----- MATERIAL FOR THIS EXERCISE -----
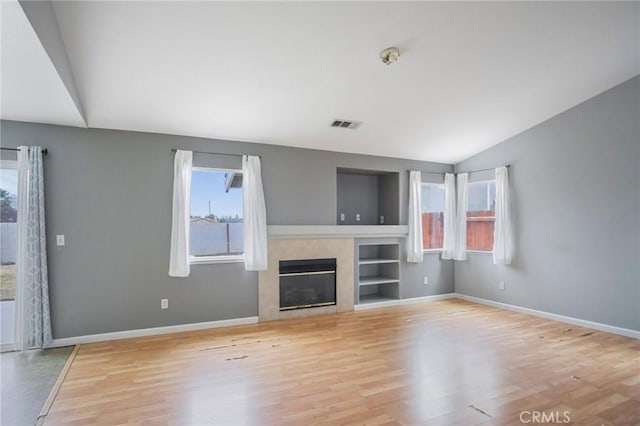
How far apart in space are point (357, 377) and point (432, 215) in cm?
390

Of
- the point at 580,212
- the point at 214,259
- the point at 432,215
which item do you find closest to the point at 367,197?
the point at 432,215

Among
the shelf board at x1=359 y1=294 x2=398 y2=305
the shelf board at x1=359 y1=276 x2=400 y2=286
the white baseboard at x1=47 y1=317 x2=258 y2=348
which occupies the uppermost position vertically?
the shelf board at x1=359 y1=276 x2=400 y2=286

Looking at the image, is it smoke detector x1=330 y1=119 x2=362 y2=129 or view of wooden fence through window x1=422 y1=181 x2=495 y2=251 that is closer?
smoke detector x1=330 y1=119 x2=362 y2=129

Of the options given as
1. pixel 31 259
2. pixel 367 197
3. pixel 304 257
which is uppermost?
pixel 367 197

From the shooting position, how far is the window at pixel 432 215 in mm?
6000

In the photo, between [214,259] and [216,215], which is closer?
[214,259]

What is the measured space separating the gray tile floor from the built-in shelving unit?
12.7ft

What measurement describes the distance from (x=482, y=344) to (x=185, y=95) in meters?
4.23

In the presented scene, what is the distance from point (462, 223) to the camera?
19.1 ft

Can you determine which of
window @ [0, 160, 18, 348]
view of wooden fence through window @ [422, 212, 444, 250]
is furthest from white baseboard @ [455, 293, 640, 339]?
window @ [0, 160, 18, 348]

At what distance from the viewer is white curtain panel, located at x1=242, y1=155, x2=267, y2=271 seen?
14.4 ft

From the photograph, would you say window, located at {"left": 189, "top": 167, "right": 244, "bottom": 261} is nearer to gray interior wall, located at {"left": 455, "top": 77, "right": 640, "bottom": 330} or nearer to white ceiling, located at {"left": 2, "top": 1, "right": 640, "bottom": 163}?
white ceiling, located at {"left": 2, "top": 1, "right": 640, "bottom": 163}

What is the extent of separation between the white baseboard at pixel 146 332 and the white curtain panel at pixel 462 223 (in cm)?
368

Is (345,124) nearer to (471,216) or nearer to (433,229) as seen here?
(433,229)
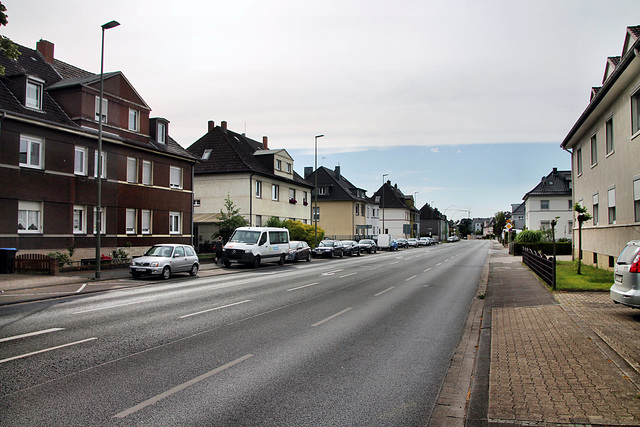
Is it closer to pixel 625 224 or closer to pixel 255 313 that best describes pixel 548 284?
pixel 625 224

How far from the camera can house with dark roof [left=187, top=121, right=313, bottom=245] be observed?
41906mm

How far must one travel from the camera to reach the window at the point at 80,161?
24.8 m

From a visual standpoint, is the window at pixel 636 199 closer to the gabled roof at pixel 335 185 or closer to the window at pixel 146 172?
the window at pixel 146 172

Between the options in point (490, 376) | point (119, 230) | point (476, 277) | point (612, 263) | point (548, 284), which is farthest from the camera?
point (119, 230)

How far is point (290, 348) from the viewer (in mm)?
7609

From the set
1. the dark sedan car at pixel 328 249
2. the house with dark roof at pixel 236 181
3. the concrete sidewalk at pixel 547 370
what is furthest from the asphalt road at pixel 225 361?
the house with dark roof at pixel 236 181

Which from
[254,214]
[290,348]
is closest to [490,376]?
[290,348]

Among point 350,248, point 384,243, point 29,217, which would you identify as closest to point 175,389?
point 29,217

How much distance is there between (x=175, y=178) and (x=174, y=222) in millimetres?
3050

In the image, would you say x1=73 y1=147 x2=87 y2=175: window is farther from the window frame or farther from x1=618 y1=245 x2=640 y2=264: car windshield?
x1=618 y1=245 x2=640 y2=264: car windshield

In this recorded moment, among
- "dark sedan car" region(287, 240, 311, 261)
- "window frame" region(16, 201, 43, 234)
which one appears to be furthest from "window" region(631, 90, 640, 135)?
"window frame" region(16, 201, 43, 234)

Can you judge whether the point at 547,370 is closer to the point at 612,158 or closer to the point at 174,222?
Result: the point at 612,158

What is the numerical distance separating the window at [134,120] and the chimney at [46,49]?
5133mm

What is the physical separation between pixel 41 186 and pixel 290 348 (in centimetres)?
1993
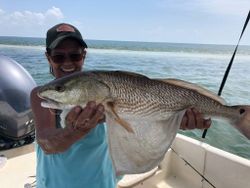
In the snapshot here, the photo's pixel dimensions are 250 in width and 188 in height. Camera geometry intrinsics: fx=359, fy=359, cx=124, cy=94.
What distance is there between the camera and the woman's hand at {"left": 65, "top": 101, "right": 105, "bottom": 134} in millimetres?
2088

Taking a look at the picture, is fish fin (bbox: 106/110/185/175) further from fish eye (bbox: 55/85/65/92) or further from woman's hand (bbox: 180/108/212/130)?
fish eye (bbox: 55/85/65/92)

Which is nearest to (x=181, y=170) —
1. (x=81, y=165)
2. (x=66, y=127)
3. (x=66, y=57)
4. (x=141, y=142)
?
(x=81, y=165)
-----
Reproduce the lines of the listing exactly, starting at the one that contains "In the image, would" and continuing through the final line, but leave out the pictures.

> [ANSWER TO THE EXERCISE]:
In the image, would you say x1=73 y1=147 x2=87 y2=175: window is farther from the window frame or farther from x1=618 y1=245 x2=640 y2=264: car windshield?
x1=618 y1=245 x2=640 y2=264: car windshield

In this recorded moment, among
- "dark sedan car" region(287, 240, 311, 261)
- "window frame" region(16, 201, 43, 234)
which one appears to be furthest from "window" region(631, 90, 640, 135)?
"window frame" region(16, 201, 43, 234)

Can you judge whether the point at 547,370 is closer to the point at 612,158 or closer to the point at 174,222?
Result: the point at 612,158

What is the numerical distance separating the window at [134,120] and the chimney at [46,49]?
5133mm

What is the physical separation between pixel 41 186 and pixel 290 348 (in centimetres)?
1993
In the snapshot here, the photo's pixel dimensions are 250 in width and 188 in height. Camera geometry intrinsics: fx=359, fy=359, cx=124, cy=94.
What distance is there between the camera and the woman's hand at {"left": 65, "top": 101, "right": 105, "bottom": 134} in millimetres?
2088

Taking a look at the picture, is fish fin (bbox: 106/110/185/175) further from fish eye (bbox: 55/85/65/92) or further from woman's hand (bbox: 180/108/212/130)?
fish eye (bbox: 55/85/65/92)

Which is nearest to (x=181, y=170) —
1. (x=81, y=165)
2. (x=66, y=127)
3. (x=66, y=57)
4. (x=141, y=142)
?
(x=81, y=165)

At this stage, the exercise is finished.